Я же в семье была самой маленькой, все меня так или иначе баловали. Росла я своенравной девчонкой. Однажды родители собрались в гости к родным папаши Ивана Пантелеевича в Усть-Волчиху. А он мне купил новое платье, и мне хотелось поехать с ними, но родители меня оставляли дома, так я побежала за ними.

А когда они начали гнать меня и сказали, что заберут мое красивое платье, я сняла то платье и бросила его в пыль и продолжила бежать за ними. Тогда они смирились с моим капризом.

Такая я и осталась – настойчивая и отчаянная.

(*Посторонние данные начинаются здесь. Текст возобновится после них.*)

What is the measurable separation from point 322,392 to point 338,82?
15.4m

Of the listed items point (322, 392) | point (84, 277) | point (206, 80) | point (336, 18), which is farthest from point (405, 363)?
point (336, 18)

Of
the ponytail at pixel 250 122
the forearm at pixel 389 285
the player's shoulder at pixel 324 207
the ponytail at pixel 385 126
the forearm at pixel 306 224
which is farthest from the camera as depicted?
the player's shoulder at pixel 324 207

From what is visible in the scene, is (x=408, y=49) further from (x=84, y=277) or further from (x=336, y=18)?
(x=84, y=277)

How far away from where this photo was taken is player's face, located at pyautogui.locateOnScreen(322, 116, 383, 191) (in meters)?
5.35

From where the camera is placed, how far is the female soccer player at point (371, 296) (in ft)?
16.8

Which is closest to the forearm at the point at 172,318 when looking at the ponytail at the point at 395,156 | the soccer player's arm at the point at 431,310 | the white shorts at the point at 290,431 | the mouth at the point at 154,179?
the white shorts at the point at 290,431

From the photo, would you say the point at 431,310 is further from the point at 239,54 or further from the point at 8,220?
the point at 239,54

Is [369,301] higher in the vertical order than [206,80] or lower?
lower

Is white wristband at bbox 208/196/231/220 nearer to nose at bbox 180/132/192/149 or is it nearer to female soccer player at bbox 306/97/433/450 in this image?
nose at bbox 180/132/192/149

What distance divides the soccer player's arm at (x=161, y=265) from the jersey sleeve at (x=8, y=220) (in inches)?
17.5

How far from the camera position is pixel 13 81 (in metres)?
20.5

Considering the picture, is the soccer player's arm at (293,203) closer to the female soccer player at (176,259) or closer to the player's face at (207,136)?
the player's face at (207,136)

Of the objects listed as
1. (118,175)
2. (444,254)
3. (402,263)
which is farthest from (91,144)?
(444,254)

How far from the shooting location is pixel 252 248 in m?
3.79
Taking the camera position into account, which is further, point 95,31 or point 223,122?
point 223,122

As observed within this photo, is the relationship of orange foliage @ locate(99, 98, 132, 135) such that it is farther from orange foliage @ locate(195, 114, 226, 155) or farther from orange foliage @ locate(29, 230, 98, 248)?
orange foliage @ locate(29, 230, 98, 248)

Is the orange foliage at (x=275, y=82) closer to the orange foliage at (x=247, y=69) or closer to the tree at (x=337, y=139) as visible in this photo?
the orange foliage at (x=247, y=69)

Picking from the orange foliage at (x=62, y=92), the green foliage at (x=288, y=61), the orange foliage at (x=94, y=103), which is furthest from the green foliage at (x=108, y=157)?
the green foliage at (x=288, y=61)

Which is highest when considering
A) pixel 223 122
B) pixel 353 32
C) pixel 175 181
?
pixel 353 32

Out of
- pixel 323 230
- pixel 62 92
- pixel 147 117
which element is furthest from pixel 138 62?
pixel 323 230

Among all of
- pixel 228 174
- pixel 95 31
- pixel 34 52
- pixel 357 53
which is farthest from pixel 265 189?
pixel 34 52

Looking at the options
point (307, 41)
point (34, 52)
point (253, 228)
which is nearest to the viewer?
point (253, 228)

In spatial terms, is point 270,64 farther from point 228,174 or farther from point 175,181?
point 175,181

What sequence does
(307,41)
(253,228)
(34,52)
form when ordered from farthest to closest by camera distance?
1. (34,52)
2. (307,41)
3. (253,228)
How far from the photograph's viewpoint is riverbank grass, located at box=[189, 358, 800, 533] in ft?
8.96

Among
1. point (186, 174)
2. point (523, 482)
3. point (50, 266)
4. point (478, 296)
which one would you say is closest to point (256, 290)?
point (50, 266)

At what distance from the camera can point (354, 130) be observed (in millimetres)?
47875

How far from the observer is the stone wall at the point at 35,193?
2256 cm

Маленькую меня особенно баловал брат, который каждый вечер со мной занимался физкультурой (если это можно назвать так). Изгибал меня всячески, я, лежа, могла загнуть ноги за голову, сделать мостик, стоять на руках, и в школе, когда делали пирамиды, на моем животе стояли другие дети с флажками. Нам ничего не стоило бегать по зимним улицам босиком, и вроде не болели. Характер и у меня, и у брата был настойчивый, всегда добивались своего. Это оказалось в моей жизни нелишним.

В эти же годы или чуть старше я умудрилась сходить в школу с инспекцией успеваемости моей сестры Марии. Зашла в класс, учитель спрашивает: «Что, девочка, тебе? Учиться пришла?»

«Нет, – отвечаю, – я пришла спросить о том, как наша Манька у чится».

Жили не так, как сейчас. Керосин привозили, но не всегда давали всем, только членам потребкооперации понемногу. Чаще мой брат щипал лучину, и в этом свете мама пряла пряжу. Потом уже стали давать электрический свет на 2–3 часа по вечерам. Потом добавили еще час, потом еще час… Затем и радио провели. Вот тут народ воспрянул, даже тот, кто не верил советской власти, убедился, что эта власть – для людей. Но были те, кто по своему характеру или по своему интересу вредили хорошим делам. Репрессированный в те годы – сейчас герой. И он, и его дети получают больше привилегий, чем дети моего брата, погибшего в войну.

А они – дети и внуки тех кулаков и подкулачников, что явно мешали строительству социализма, подъему качества жизни и культуры народа, – прятались от призыва. А ведь и так они получили образование, жили как все, а кое-кто, как началась война, перебегали к немцам, пользуясь прошлым дедов и отцов. Я это доподлинно знаю.

Вот один пример.

В соседях у нас жили Лопины. Отец был председателем коммуны, а потом колхоза «Новый путь», считался партизаном гражданской войны. А моя мама говорила, что он не воевал, а, пользуясь своим положением, растащил добро купца Чернова, который держал большой магазин (здание и сейчас цело), склады кирпичные.

Итак, Лопин был председатель, Чупахин – заместитель, а Кощин, наш зять, счетоводом. Они вели двойную бухгалтерию. Так, они не все трудодни засчитывали при выдаче. Моей сестре Марии, когда она работала в колхозе, учитывали лишь 50 % трудодней. Вот эту тройку и осудили как врагов народа, репрессировали. Мне было тогда лет 14–15, а Зоя Лопина была и осталась мне подружкой.

Зимой я пришла к ней, она сидела на печи, и я залезла туда же. Зоя мне рассказала, что ночью приходили нквдешники, описали все и скоро должны приехать забирать. А в горнице сложены: посуда-хрусталь, синяя посуда (потом узнала, что это «кобальт»), шубы дорогие, шапки, овчинные шубы, большие рулоны ткани и т. д. Приехало много подвод, розвальни, а из завозни стали грузить мешки с мукой и еще с чем-то, не знаю, еще квадратные куски мороженого мяса, сала, пакеты масла и т. д. Вот так они жили, от государства прятали, а люди недополучали по трудодням. А сейчас такие и их дети с пеной у рта кричат о ГУЛАГе.

Да если бы не очистили перед войной страну от этих подонков, мы не только не победили бы, а просто бы перемерли. А страна уже тогда перестала бы быть великой державой, а стала бы, как сейчас – распроданной и расчлененной усилиями бухариных, зиновьевых, предков горбачевых, ельциных, шапошниковых и иже с ними хакамад. Спасибо тов. Сталину!